Jonathan Stempel
(Reuters) – The Delaware Supreme Court on Tuesday abandoned a judge’s order calling for Canadian pipeline operator TC Energy to pay $199.2 million in damages arising from the 2016 purchase of Columbia Pipeline Group’s $13 billion.
The lawsuit comes from Columbia shareholders who wanted TC Energy to be responsible for reducing the acquisition price from $26 to $25.50 per share, with former Columbia CEO Robert Scuggs and Chief Financial Officer Stephen Smith collecting large control committee payments known as Golden Parachutes.
In May 2024, Delaware Chance Court Deputy Prime Minister Travis Ruster was worth $199.2 million to Columbia shareholders at 50 cents per share.
However, the Delaware Supreme Court cited its December 2024 ruling in another case that an acquirer, such as TC Energy, could be liable to assist a seller in breach of his fiduciary duty if he knows the violation and is wrong in his actions.
“For understandable reasons, the standard did not apply here,” and despite the “Mountain Trial Record,” the standard was not met, Judge Gary Trainer wrote in a 100-page decision of a panel of five judges.

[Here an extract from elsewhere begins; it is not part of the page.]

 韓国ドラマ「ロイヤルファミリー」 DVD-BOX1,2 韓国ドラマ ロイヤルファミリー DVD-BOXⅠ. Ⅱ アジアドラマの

“The Chancery Court did not discover that TransCanada has actual knowledge of Skuggs and Smith’s breach of loyalty, or that the Columbia Commission failed to maintain meaningful oversight of the sales process,” Trainer wrote.
“Due to lack of actual knowledge about sell-side violations, Transcanada was unable to intentionally participate in them.”
Columbia’s shareholders’ lawyers did not immediately respond to requests for comment after opening hours. TC Energy and its lawyers did not immediately respond to similar requests.
Skaggs and Smith agreed to pay $79 million to settle with Colombian shareholders before the trial.
The suit was filed by the Delaware Supreme Court, No. Located at Re Columbia Pipeline Group Inc Merger Litigation, 2024, 281, 2024.